### Your goal
Gather every line of the listing below that contains the word "represents", copying each one in full.

### Data for review
<<<<
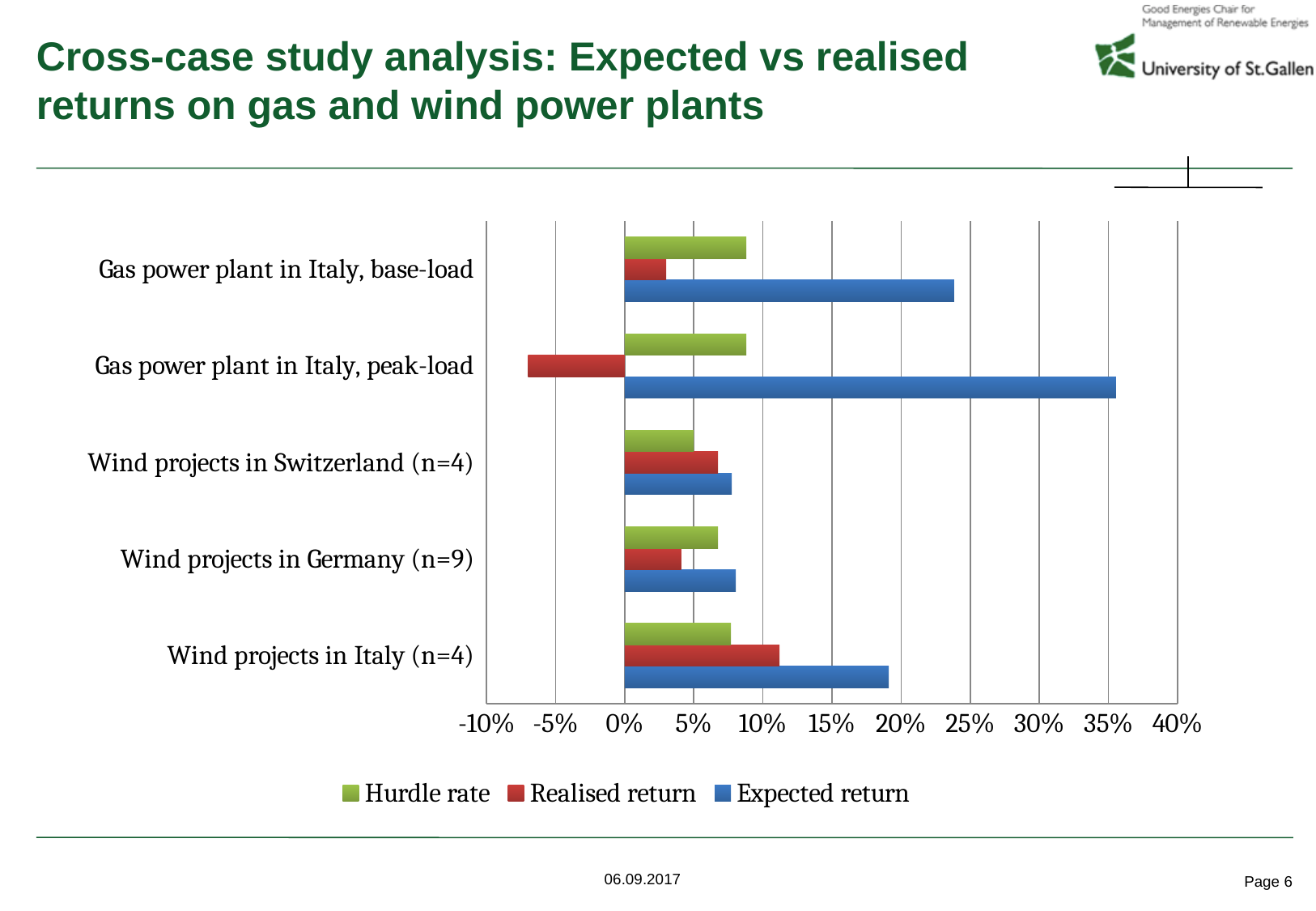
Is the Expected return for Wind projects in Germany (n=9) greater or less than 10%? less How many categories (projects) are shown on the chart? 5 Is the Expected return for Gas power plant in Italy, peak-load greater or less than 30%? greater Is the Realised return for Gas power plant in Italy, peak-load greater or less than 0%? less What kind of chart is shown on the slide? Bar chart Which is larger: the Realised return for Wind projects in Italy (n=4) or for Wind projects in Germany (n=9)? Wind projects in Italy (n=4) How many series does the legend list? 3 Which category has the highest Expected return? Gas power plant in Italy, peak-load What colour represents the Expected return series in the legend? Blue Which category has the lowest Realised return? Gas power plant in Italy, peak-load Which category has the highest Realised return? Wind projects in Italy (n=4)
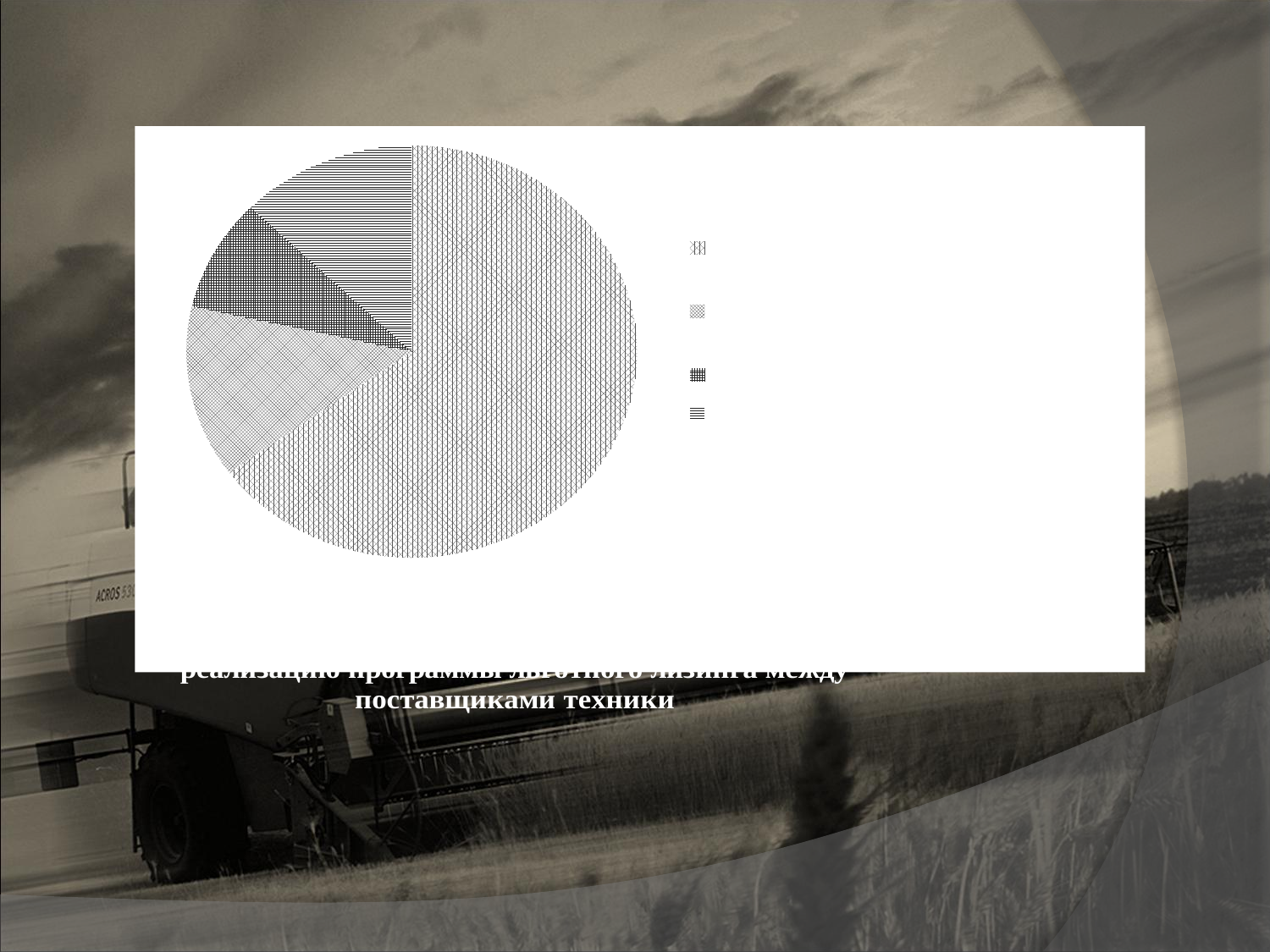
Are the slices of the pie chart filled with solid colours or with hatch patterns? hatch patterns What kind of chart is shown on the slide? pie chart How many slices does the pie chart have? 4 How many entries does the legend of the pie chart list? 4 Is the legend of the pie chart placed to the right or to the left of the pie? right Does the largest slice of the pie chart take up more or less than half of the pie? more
>>>>
<<<<
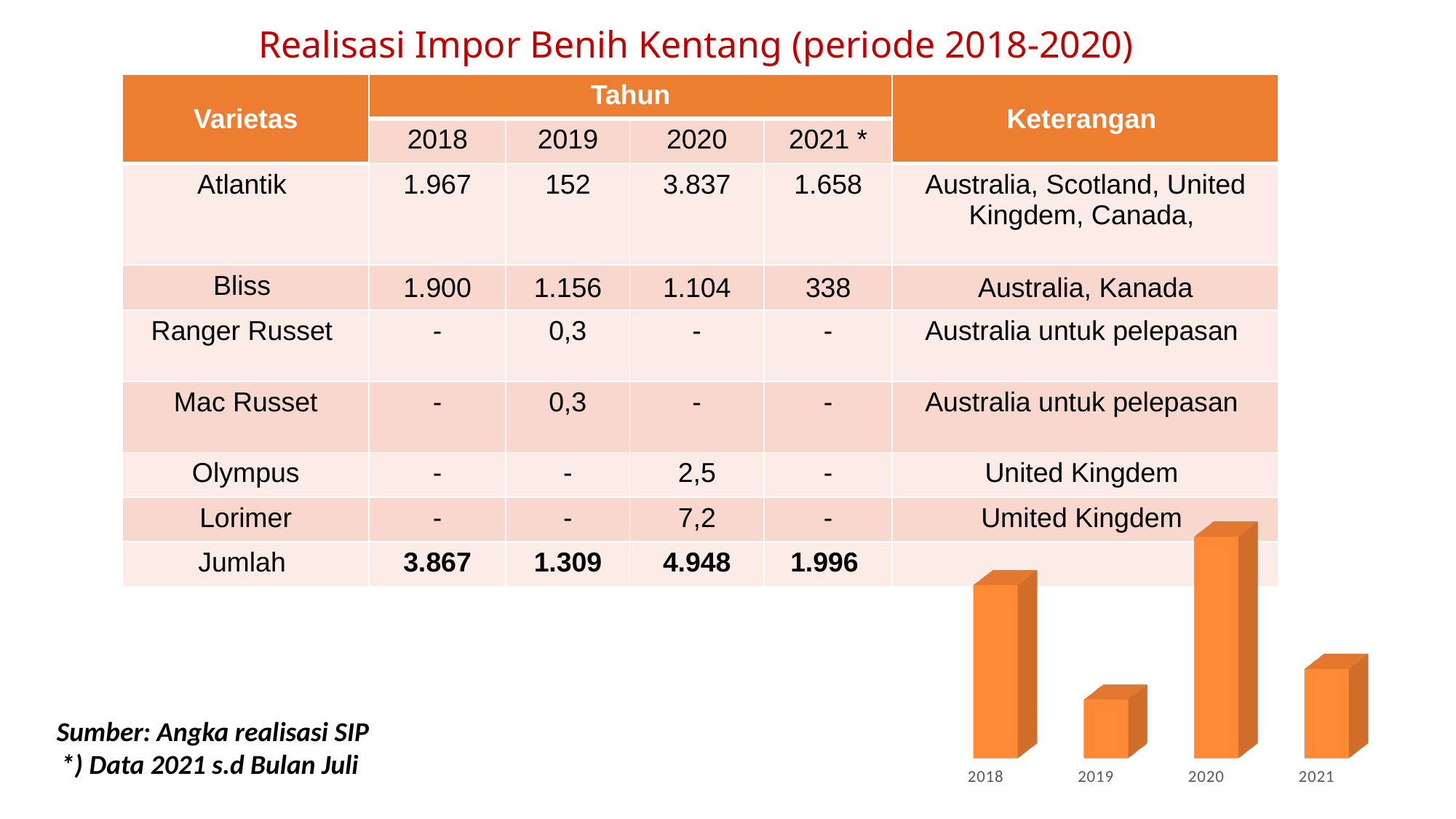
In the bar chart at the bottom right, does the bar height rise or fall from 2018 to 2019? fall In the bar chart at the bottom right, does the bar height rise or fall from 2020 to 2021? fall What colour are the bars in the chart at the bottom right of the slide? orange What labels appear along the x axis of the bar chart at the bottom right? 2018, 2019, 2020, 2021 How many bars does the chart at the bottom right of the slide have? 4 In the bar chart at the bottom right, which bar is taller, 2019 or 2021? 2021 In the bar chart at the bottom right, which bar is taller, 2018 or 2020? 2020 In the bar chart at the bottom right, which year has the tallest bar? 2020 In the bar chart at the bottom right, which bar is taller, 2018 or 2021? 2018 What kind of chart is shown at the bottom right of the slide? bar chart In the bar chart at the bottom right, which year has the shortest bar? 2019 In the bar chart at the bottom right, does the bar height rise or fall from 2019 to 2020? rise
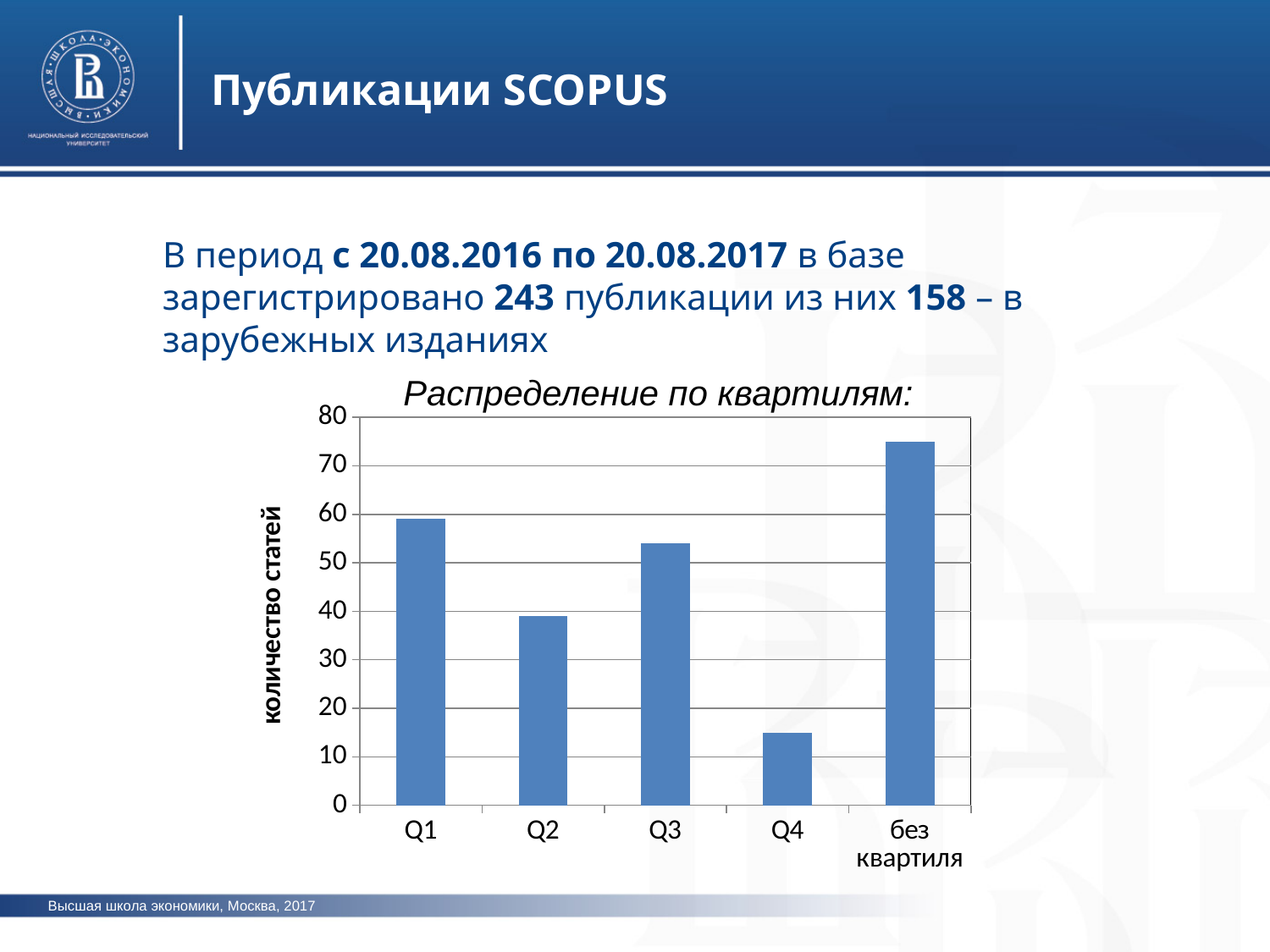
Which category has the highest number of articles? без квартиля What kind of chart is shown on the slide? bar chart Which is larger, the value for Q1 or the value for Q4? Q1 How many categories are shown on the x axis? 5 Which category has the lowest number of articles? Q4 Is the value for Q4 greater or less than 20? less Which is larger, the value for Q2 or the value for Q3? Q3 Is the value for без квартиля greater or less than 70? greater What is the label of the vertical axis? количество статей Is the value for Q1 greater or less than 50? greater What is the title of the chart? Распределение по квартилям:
>>>>
<<<<
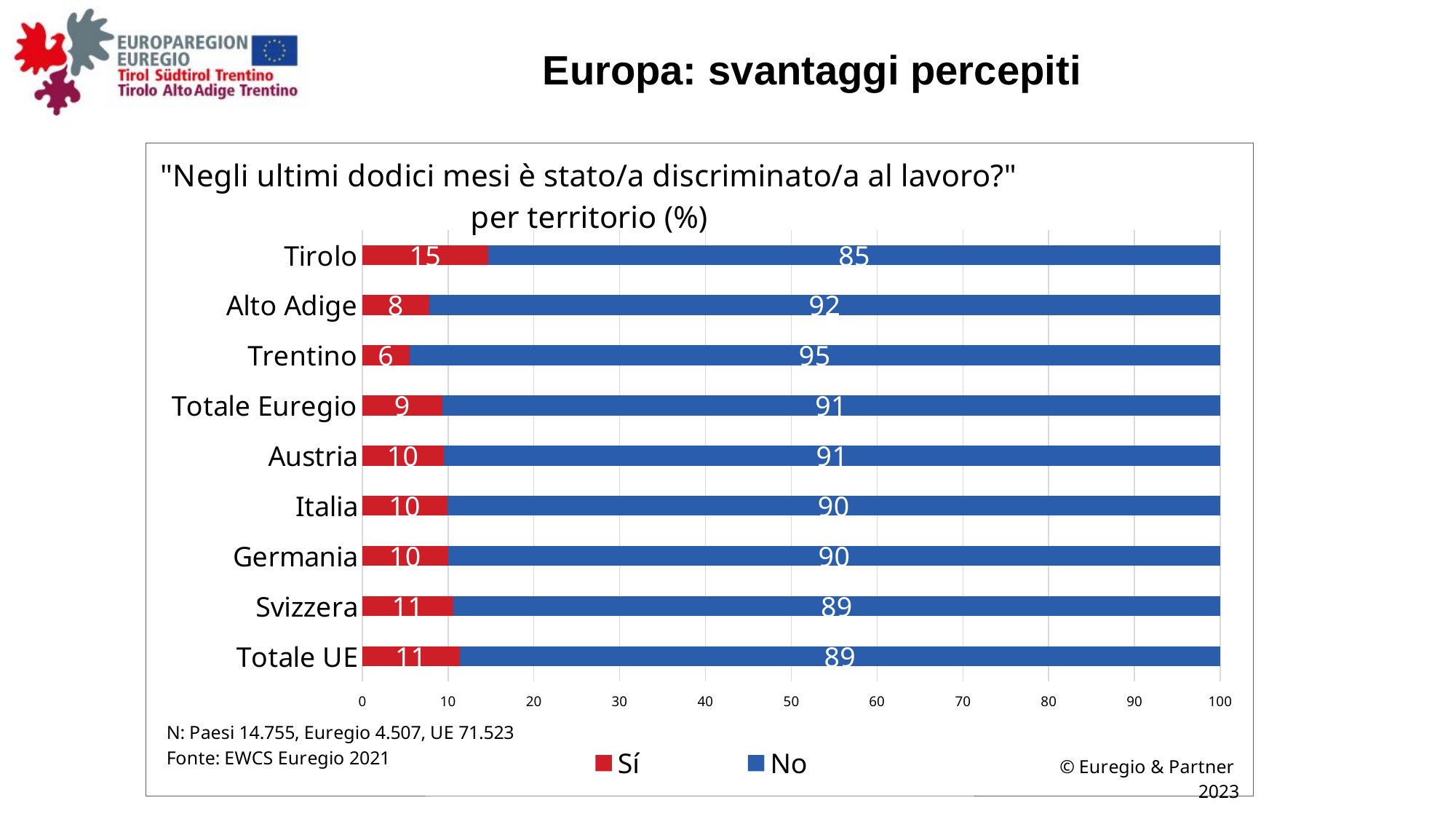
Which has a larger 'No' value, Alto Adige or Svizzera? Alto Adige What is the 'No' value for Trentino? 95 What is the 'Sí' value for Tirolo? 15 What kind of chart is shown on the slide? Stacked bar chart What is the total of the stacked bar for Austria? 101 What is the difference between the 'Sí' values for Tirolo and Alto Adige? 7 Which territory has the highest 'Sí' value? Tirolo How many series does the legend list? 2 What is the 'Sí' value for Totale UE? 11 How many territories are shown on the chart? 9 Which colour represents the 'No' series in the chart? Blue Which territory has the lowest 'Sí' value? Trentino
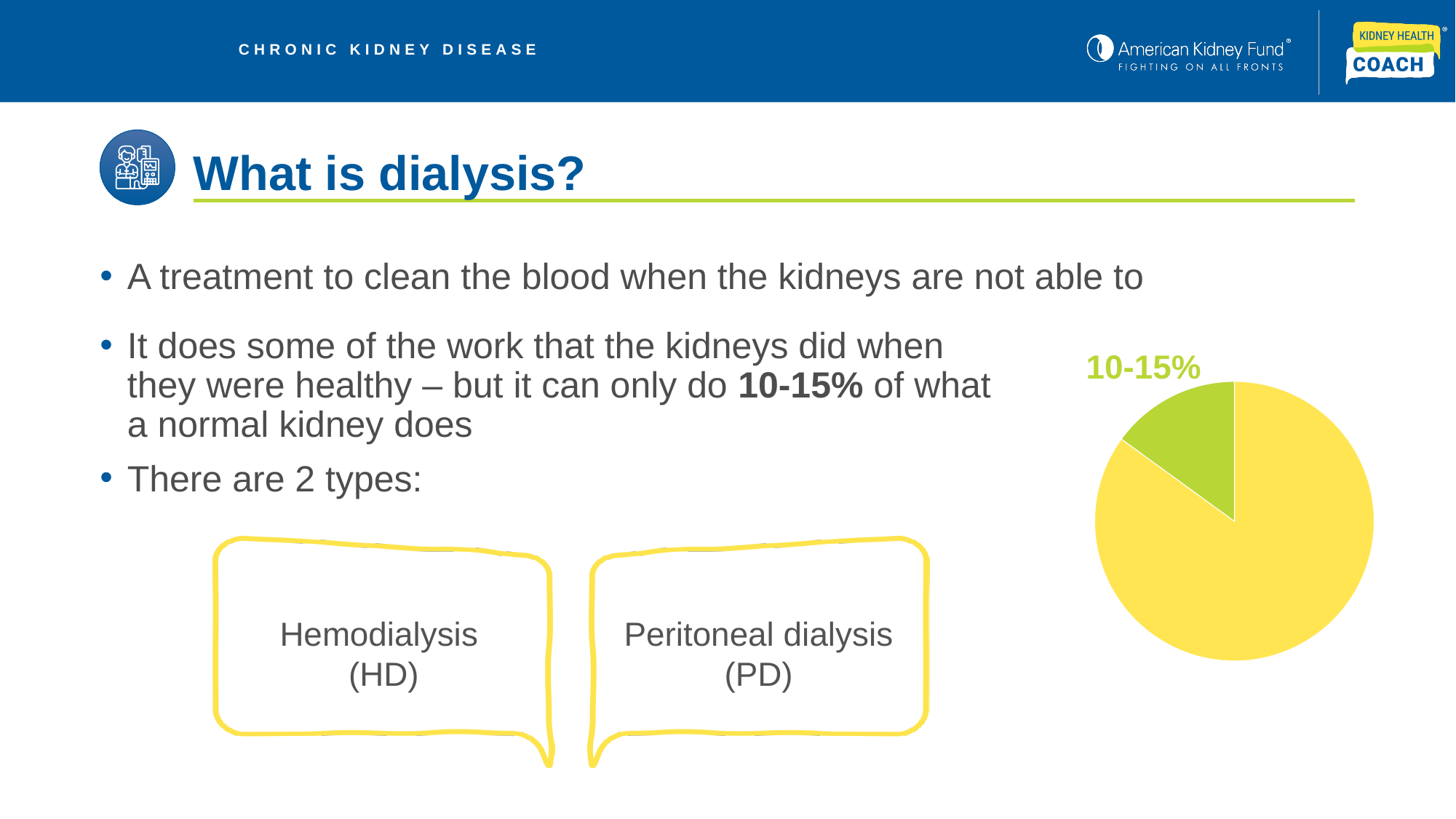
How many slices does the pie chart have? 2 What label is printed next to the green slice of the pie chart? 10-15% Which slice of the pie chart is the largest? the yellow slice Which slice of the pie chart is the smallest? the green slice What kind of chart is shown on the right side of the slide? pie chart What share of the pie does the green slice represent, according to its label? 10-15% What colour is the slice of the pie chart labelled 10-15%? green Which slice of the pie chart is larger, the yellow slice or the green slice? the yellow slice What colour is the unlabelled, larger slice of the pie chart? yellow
>>>>
### Your response
Is the Expected return for Wind projects in Germany (n=9) greater or less than 10%? less How many categories (projects) are shown on the chart? 5 Is the Expected return for Gas power plant in Italy, peak-load greater or less than 30%? greater Is the Realised return for Gas power plant in Italy, peak-load greater or less than 0%? less What kind of chart is shown on the slide? Bar chart Which is larger: the Realised return for Wind projects in Italy (n=4) or for Wind projects in Germany (n=9)? Wind projects in Italy (n=4) How many series does the legend list? 3 Which category has the highest Expected return? Gas power plant in Italy, peak-load What colour represents the Expected return series in the legend? Blue Which category has the lowest Realised return? Gas power plant in Italy, peak-load Which category has the highest Realised return? Wind projects in Italy (n=4)
Which has a larger 'No' value, Alto Adige or Svizzera? Alto Adige What is the 'No' value for Trentino? 95 What is the 'Sí' value for Tirolo? 15 What kind of chart is shown on the slide? Stacked bar chart What is the total of the stacked bar for Austria? 101 What is the difference between the 'Sí' values for Tirolo and Alto Adige? 7 Which territory has the highest 'Sí' value? Tirolo How many series does the legend list? 2 What is the 'Sí' value for Totale UE? 11 How many territories are shown on the chart? 9 Which colour represents the 'No' series in the chart? Blue Which territory has the lowest 'Sí' value? Trentino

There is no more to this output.